Jusqu'à l'été 2008, les écarts de taux d'intérêt entre pays de la zone étaient réduits et relativement stables. La zone euro en tant que telle apportait crédibilité et protection, notamment aux pays les plus faibles. Ceux-ci disposaient en effet de taux d'intérêt proches de ceux des pays "vertueux". Cette situation a été bouleversée avec la crise.

En moyenne, les écarts se sont creusés avec des taux grecs et irlandais parmi les plus élevés. Depuis fin 2009, on observe un mouvement marqué sur la Grèce et, depuis peu, une rapide remontée des taux portugais.

Deux remarques :

• On constate donc une rupture à la hausse de cet indicateur en Grèce comme au Portugal, liée à la révision des prévisions de déficit budgétaire. Ce phénomène a été ensuite accentué en Grèce par la dégradation1 de la note de la dette souveraine à BBB.

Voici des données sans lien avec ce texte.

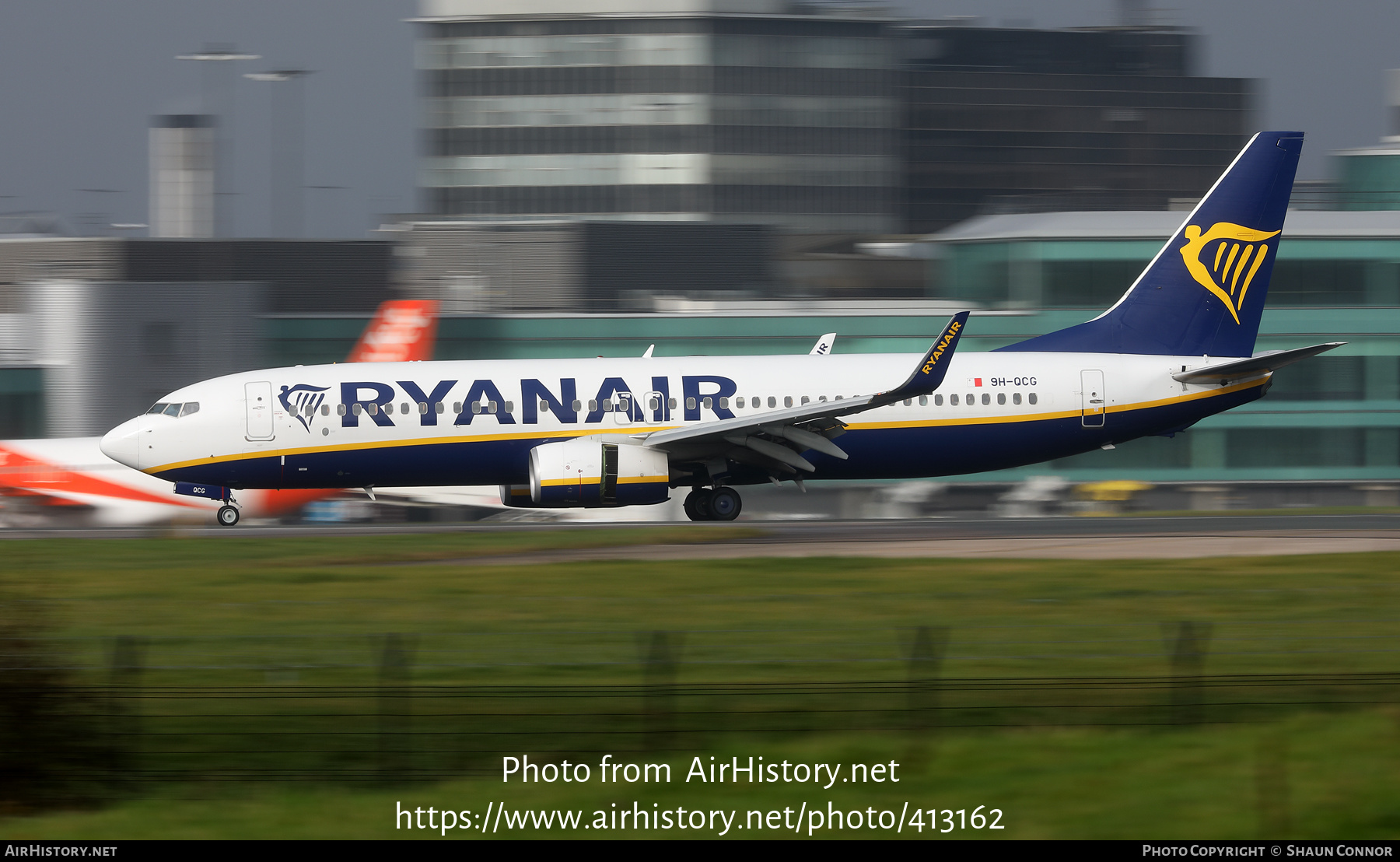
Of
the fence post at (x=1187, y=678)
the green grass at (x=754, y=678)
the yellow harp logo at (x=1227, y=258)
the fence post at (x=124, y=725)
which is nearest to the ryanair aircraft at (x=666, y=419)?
the yellow harp logo at (x=1227, y=258)

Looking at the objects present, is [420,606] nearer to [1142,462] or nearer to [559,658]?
[559,658]

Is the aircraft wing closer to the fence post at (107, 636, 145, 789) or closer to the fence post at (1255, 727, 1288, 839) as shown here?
the fence post at (1255, 727, 1288, 839)

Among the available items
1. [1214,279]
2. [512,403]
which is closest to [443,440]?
[512,403]

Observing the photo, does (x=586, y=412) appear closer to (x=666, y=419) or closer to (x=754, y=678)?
(x=666, y=419)

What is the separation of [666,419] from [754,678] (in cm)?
1669

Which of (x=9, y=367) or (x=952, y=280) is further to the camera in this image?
(x=952, y=280)

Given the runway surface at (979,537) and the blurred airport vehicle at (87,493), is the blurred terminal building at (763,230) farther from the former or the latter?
the runway surface at (979,537)

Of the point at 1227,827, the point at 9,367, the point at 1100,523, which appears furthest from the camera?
the point at 9,367

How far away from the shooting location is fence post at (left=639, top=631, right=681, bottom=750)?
12531 millimetres

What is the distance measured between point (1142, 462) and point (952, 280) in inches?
381

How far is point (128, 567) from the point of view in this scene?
938 inches

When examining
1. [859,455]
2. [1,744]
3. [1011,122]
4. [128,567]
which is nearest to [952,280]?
[859,455]

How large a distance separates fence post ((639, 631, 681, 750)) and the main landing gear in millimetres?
18299

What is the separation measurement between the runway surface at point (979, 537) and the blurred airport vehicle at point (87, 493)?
5.58m
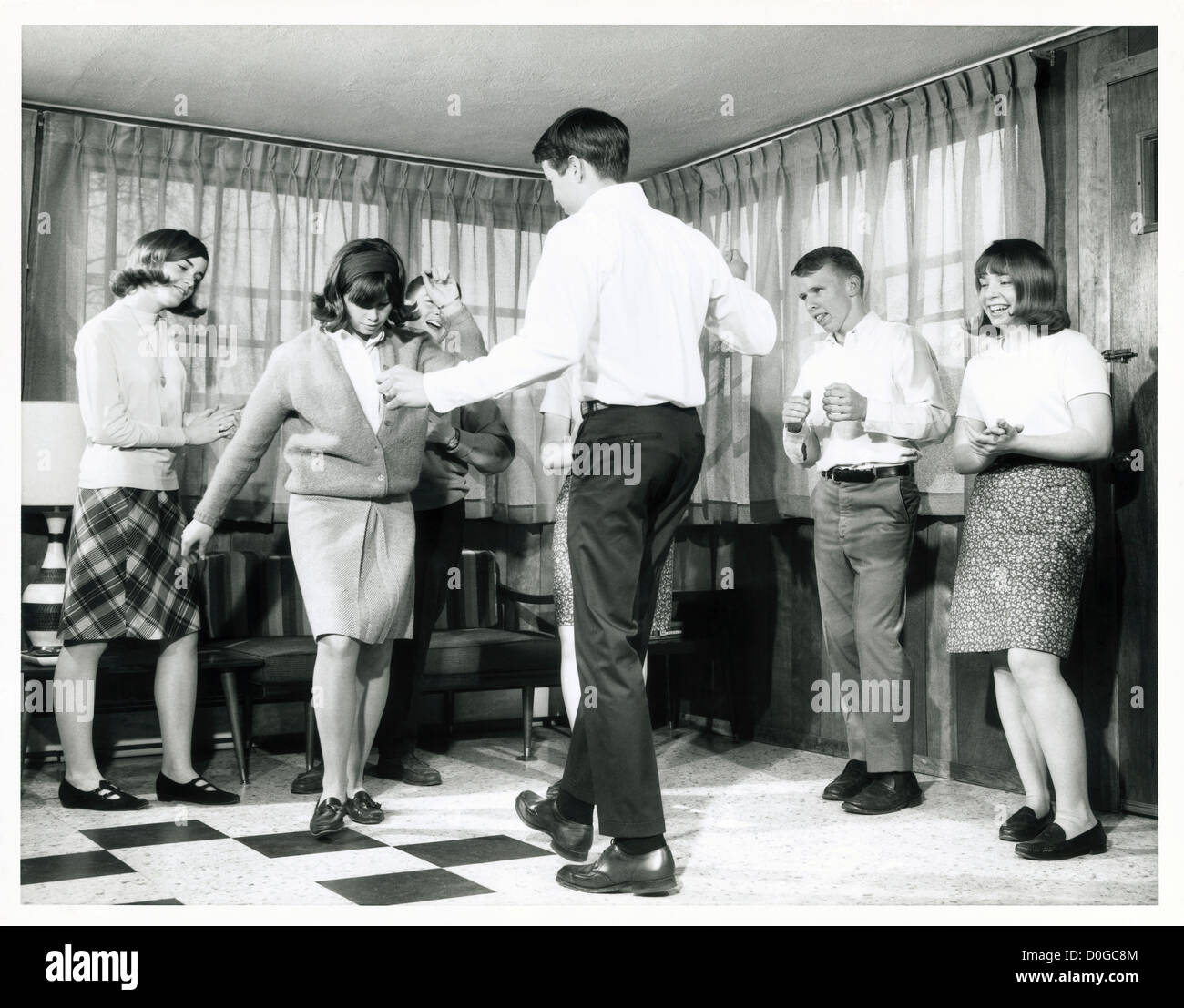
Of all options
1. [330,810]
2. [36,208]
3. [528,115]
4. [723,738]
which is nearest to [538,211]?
[528,115]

• On remarque néanmoins que ces mouvements sont ciblés : il ne s'agit donc pas de la perception d'un risque généralisé et systémique. Lorsqu'à la fin du mois de novembre un risque est apparu à Dubaï, les primes de risques que représentent les CDS2 se sont généralement tendues dans les pays considérés comme fragiles.

Cela reflétait une inquiétude globale. Dans la situation actuelle, les CDS de la Grèce ou du Portugal se dégradent sans effet d'entraî nement, ce qui traduit bien des préoccupations spécifiques.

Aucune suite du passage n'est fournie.